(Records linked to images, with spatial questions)
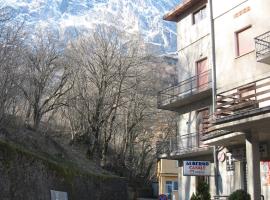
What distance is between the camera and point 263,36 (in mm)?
22375

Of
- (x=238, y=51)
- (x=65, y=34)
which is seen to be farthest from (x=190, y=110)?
(x=65, y=34)

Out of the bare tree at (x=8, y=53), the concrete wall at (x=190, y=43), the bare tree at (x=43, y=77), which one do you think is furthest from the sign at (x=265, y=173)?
the bare tree at (x=43, y=77)

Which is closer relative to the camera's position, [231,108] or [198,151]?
[231,108]

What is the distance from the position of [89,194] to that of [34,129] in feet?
27.9

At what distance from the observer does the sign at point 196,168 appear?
24.2 meters

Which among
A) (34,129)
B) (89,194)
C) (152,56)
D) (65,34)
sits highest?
(65,34)

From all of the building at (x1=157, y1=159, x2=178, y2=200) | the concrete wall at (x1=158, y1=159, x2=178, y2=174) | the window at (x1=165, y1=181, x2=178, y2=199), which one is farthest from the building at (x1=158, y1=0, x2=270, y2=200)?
the concrete wall at (x1=158, y1=159, x2=178, y2=174)

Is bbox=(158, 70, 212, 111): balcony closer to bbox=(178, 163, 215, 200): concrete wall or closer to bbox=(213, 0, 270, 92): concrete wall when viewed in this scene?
bbox=(213, 0, 270, 92): concrete wall

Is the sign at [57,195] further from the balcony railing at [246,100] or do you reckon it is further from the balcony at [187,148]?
the balcony at [187,148]

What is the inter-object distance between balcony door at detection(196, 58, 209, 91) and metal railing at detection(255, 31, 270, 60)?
219 inches

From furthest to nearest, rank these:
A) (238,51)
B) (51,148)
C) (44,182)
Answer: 1. (51,148)
2. (238,51)
3. (44,182)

▶ EXERCISE AIM
Copy all of the records above word for word, omitting the pictures.

▶ EXERCISE SOLUTION
What distance is between the camera and point 263,36 (in mm)?
22375

Of
- (x=238, y=51)
- (x=65, y=34)
which is seen to be farthest from (x=190, y=110)?
(x=65, y=34)

Out of the bare tree at (x=8, y=53), the concrete wall at (x=190, y=43), the bare tree at (x=43, y=77), which one do you think is furthest from the sign at (x=265, y=173)?
the bare tree at (x=43, y=77)

Which is closer relative to the camera's position, [231,108] or [198,151]?
[231,108]

What is the distance from the position of [89,194] to that of [34,129] in feet?
27.9

At what distance from the observer does the sign at point 196,168 appear?
24.2 meters

Which among
A) (34,129)
B) (89,194)
C) (152,56)
D) (65,34)
sits highest?
(65,34)

From all of the building at (x1=157, y1=159, x2=178, y2=200) | the concrete wall at (x1=158, y1=159, x2=178, y2=174) | the window at (x1=165, y1=181, x2=178, y2=199), which one is farthest from the building at (x1=158, y1=0, x2=270, y2=200)?
the concrete wall at (x1=158, y1=159, x2=178, y2=174)

Is bbox=(158, 70, 212, 111): balcony closer to bbox=(178, 163, 215, 200): concrete wall or closer to bbox=(213, 0, 270, 92): concrete wall when viewed in this scene?
bbox=(213, 0, 270, 92): concrete wall

Is the sign at [57,195] further from the balcony railing at [246,100] or do you reckon it is further from the balcony at [187,148]?
the balcony at [187,148]

What is the inter-object distance between balcony door at detection(196, 58, 209, 91) and metal railing at detection(255, 31, 270, 60)?
219 inches

From furthest to nearest, rank these:
A) (238,51)
B) (51,148)
C) (44,182)
Answer: 1. (51,148)
2. (238,51)
3. (44,182)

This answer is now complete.